For this exercise, output the entries below exactly from the line that holds "Αντιδράσεις από τις" to the line that holds "How to convert", both ends included. No pictures belong in the copy.
• • • •
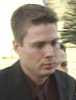 Paul Koester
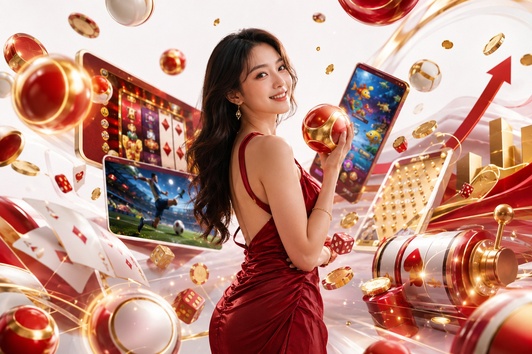 hi577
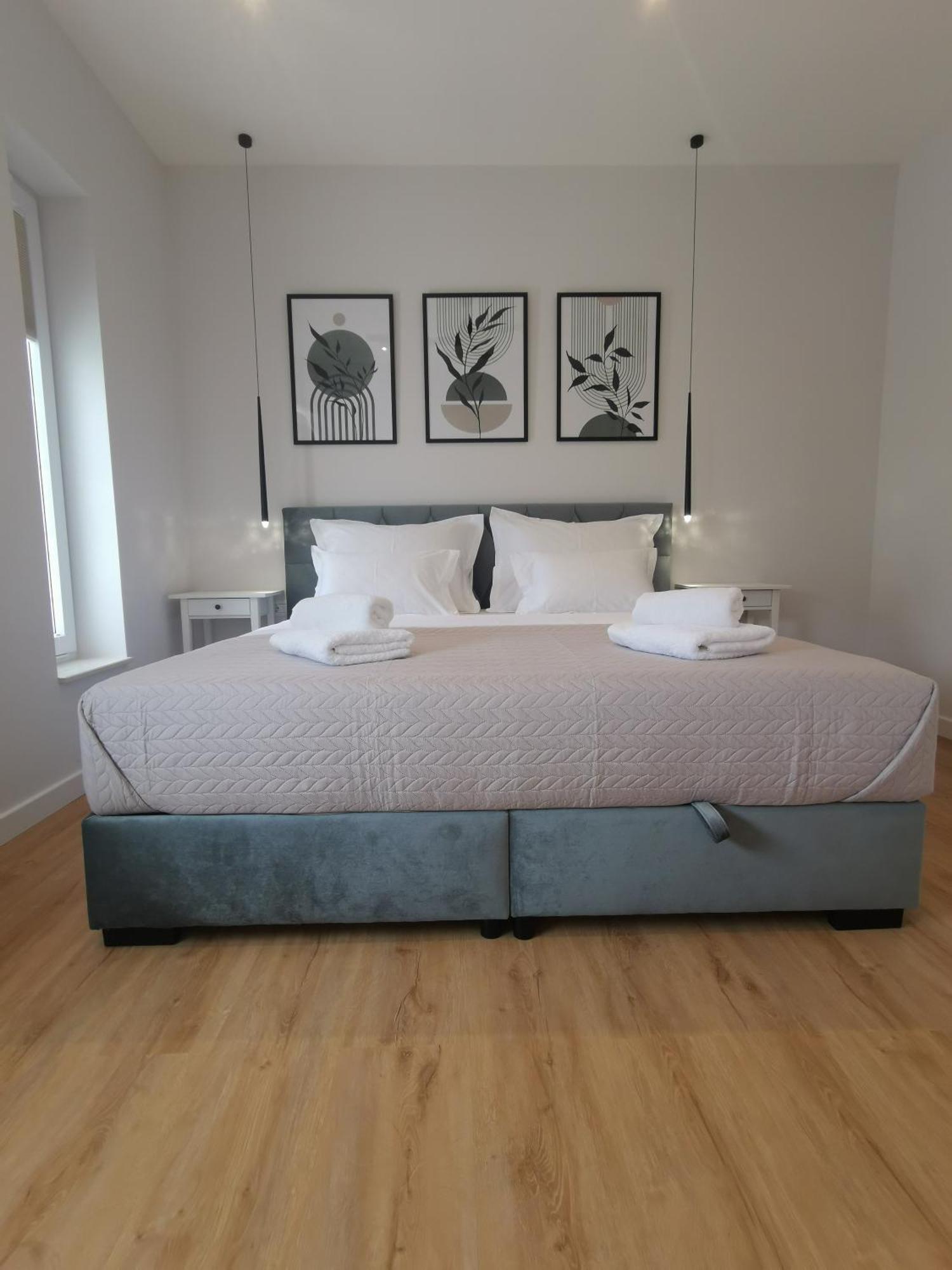 Villa Kora - Luxury Holiday Apartments Lumbarda Exteriér fotografie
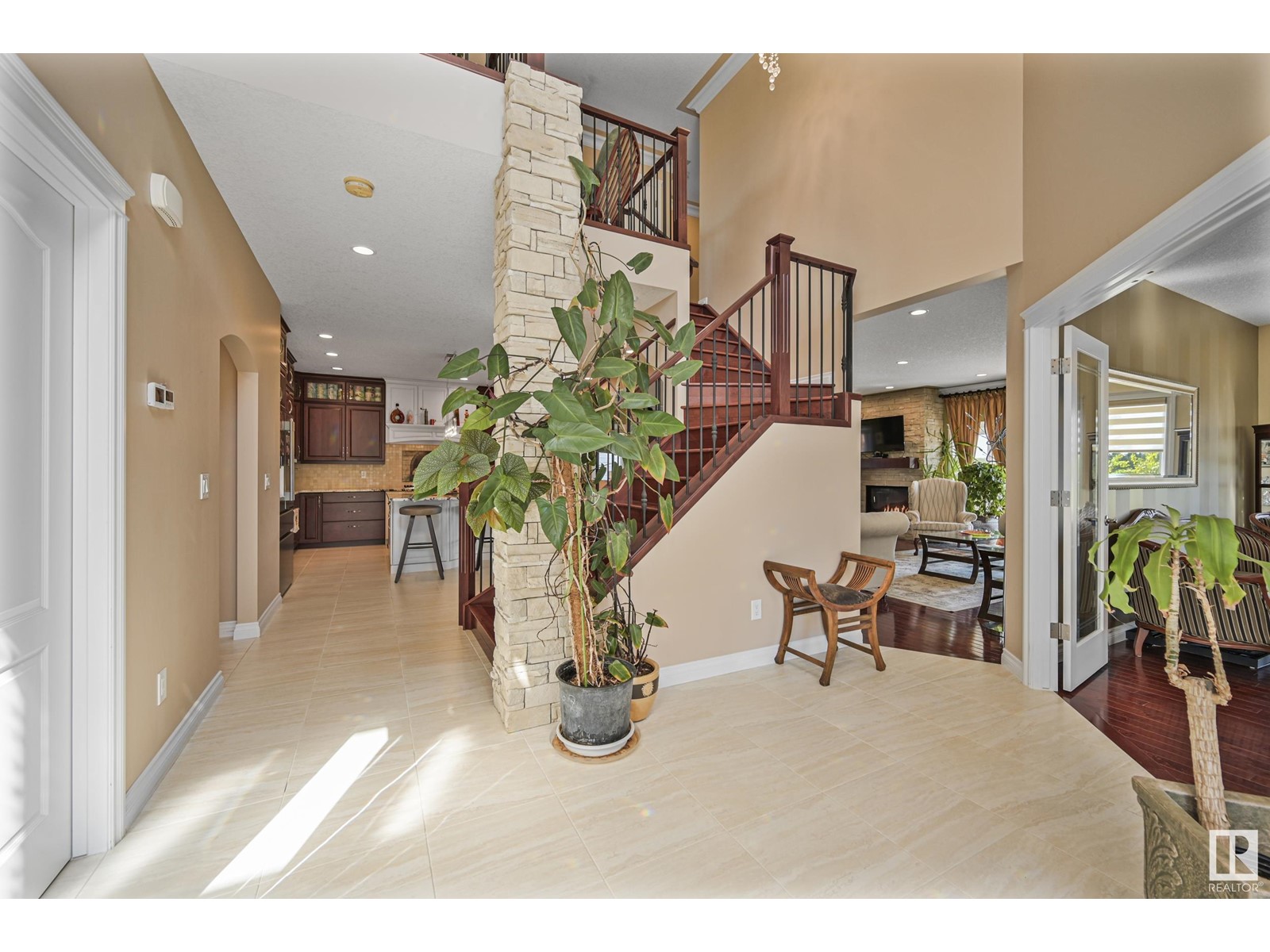 #13 52320 RGE ROAD 231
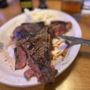 Photo of Texas Roadhouse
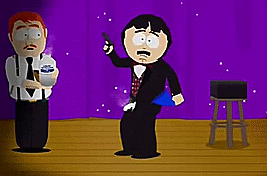 http://reho.st/gif/762d98c17d421aafe4124da6be84ab3ac4bd912a.gif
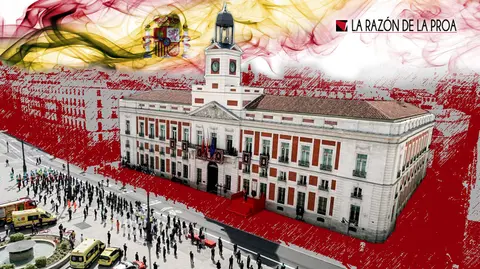 2020-05-03-fechas-vinculadas-1w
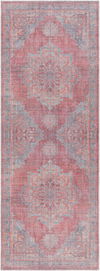 Farrell Machine Woven Rug thumbnail 0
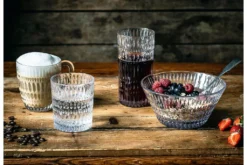 Nachtmann Whiskeybecher Ethno 294ml 4er Set -Küchenzauber Günstiges Geschäft 7d43050ad664165f6760fefaadf949f7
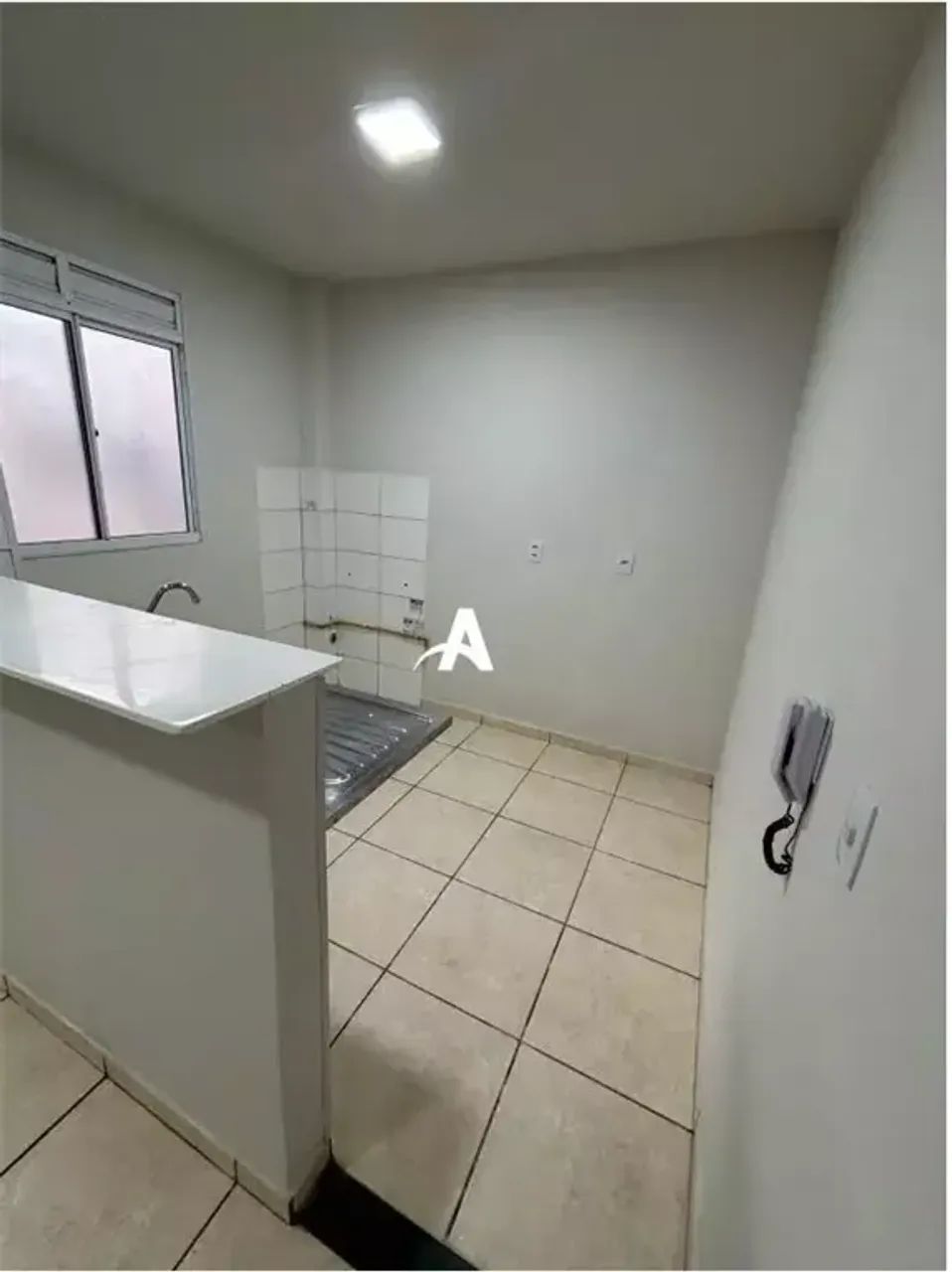 Apartamento com 39,3m² à venda no Laranjeiras - Foto 3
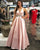 prom-dresses-2019 prom-dresses-satin prom-gowns-beaded pageant-dress-satin evening-dresses-satin formal-dress prom-dresses-v-neck evening-gowns-v-neck formal-dresses evening-dress-2019 prom-dresses-with-beadings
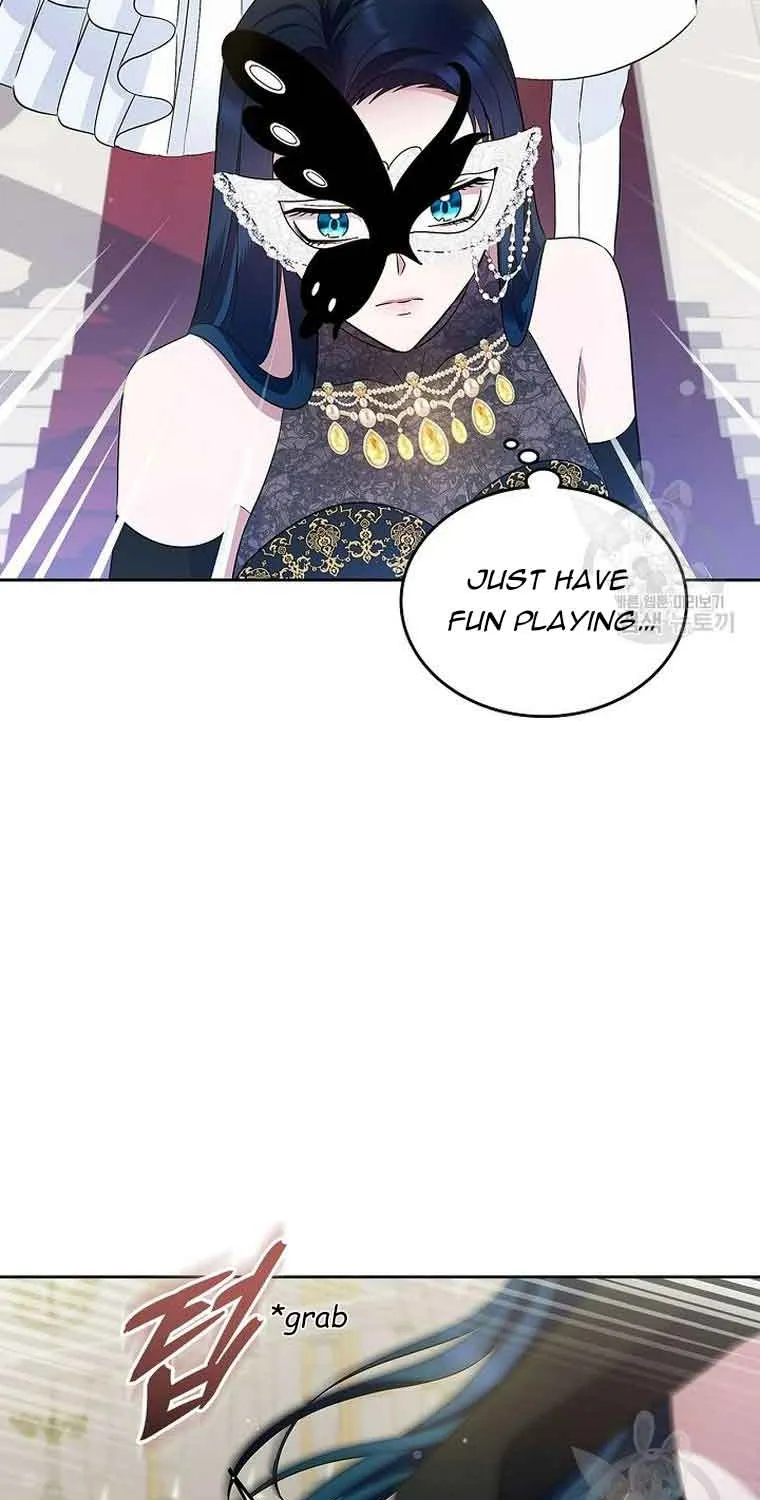 I Stole the Heroine’s First Love Chapter 26 page 72 - 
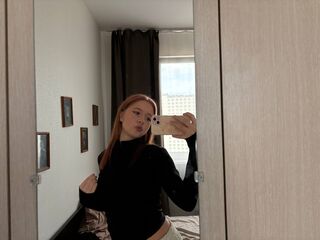 porn webcam photo LennieLukasik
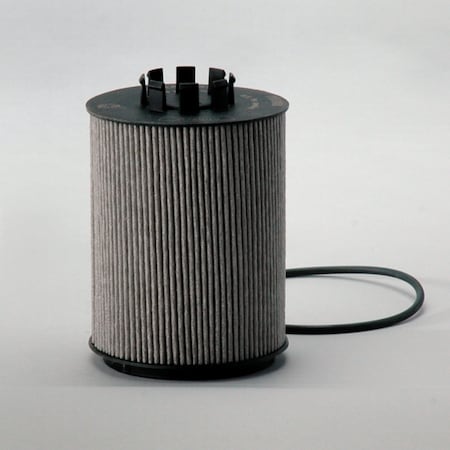 Donaldson Coolant Filter, Cartridge P551008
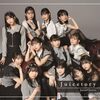 『terzo』、『Juicetory』 (Juice=Juice)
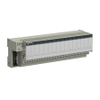 PLCs - Programmable Logic Controllers - 2887122 - RS Components, Ltd.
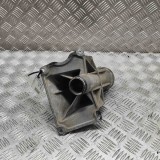 Suport Planetara BMW X1 E84 2014 OEM 7575061 Original Second Hand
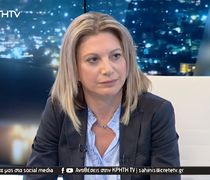 Αντιδράσεις από τις δηλώσεις Καρυστιανού για τις αμβλώσεις – «Πυρ ομαδόν» από κυβέρνηση και αντιπολίτευση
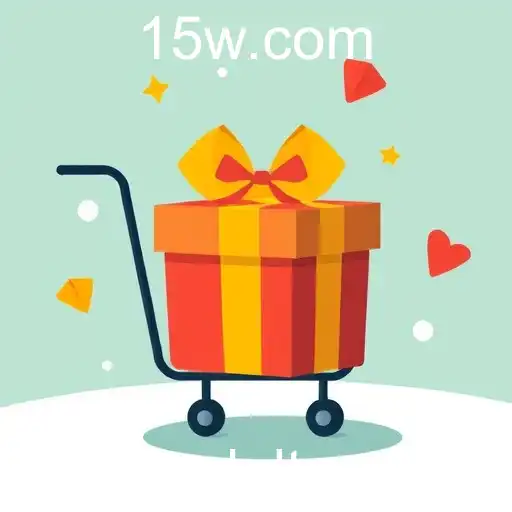 w1pgbet: A Vantagem das Ofertas Exclusivas em w1pgbet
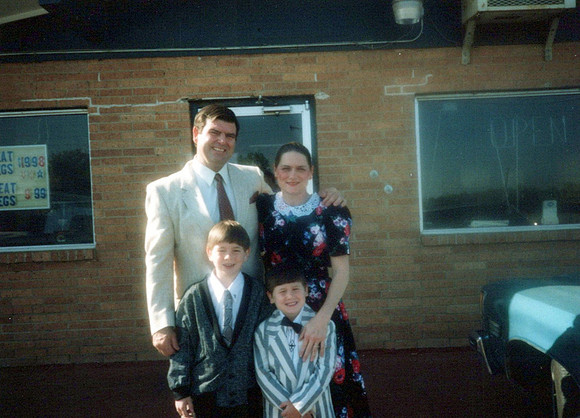 Walker_Family_0062_a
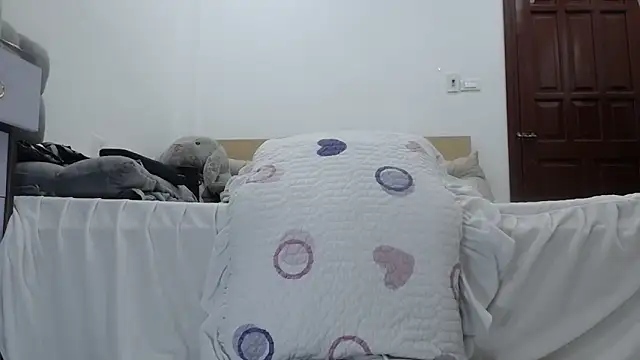 Sarah 88 online show from 01-25-25, 12:06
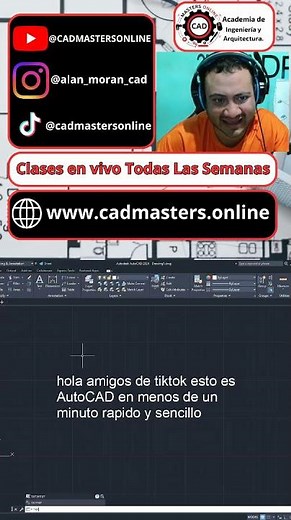 How to convert objects and modify text in AutoCAD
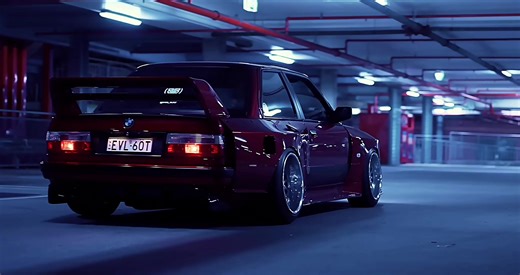 BMW E30 M3 edit #savedits #edit #fy #bmw #bmwm3 ftg:@hartnettmedia | BMW Edits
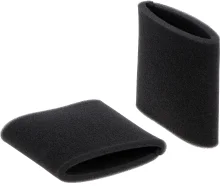 Penový vzduchový filter HIFI FILTER SA 290343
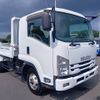 isuzu forward 2019 -ISUZU--Forward 2RG-FRR90S2--FRR90-7137603---ISUZU--Forward 2RG-FRR90S2--FRR90-7137603- image 2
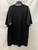Used The Arrivals Mens T-Shirt M 60132-S000123159 View 2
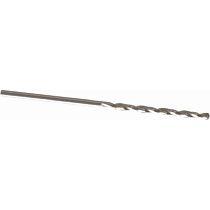5058338 Сверло для дрели от WALTER TITEX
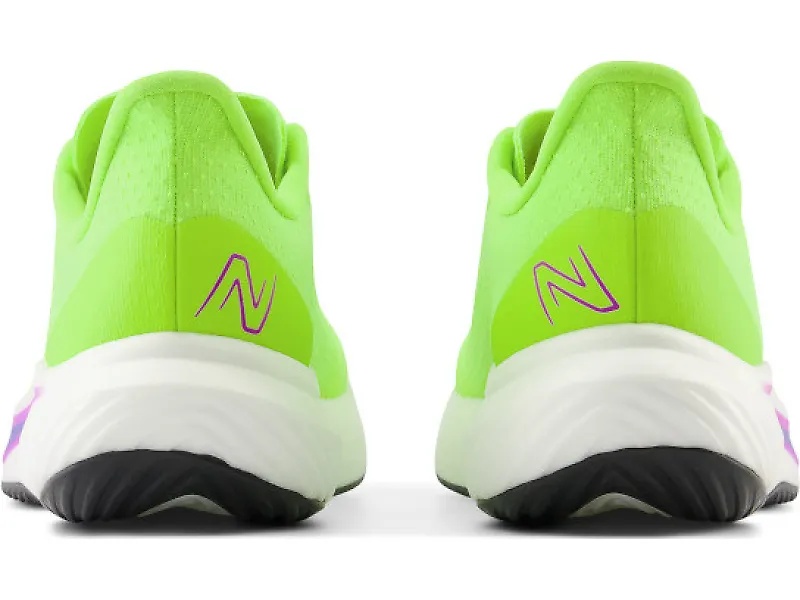 New Balance FuelCell Rebel v3 - 7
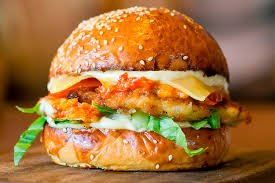 Ariangrill's tweet photo. Get Your Chicken #Burger Online at https://t.co/B44SjdAT5H
#ArianRestaurant https://t.co/ZvMzqWBZpx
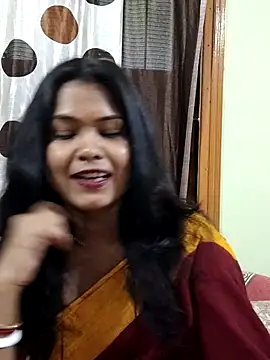 yoursweety09 online show from 11-17-25, 08:09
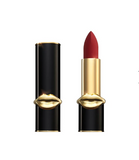 PAT Mcgrath Labs Mattetrance Lipstick-Vendetta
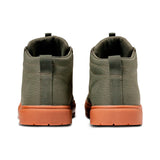 5.11 Foley Mid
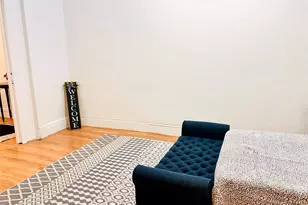 25 Marconi, Brooklyn, NY 11233 - Photo 29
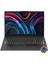 V15 82YY001MTR12 Ryzen7 7730U 24GB 512SSD 15.6" Fhd W11P Dizüstü BILGISAYAR-CNT013 2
• • • •
• _Written response_:
 Αντιδράσεις από τις δηλώσεις Καρυστιανού για τις αμβλώσεις – «Πυρ ομαδόν» από κυβέρνηση και αντιπολίτευση
 w1pgbet: A Vantagem das Ofertas Exclusivas em w1pgbet
 Walker_Family_0062_a
 Sarah 88 online show from 01-25-25, 12:06
 How to convert objects and modify text in AutoCAD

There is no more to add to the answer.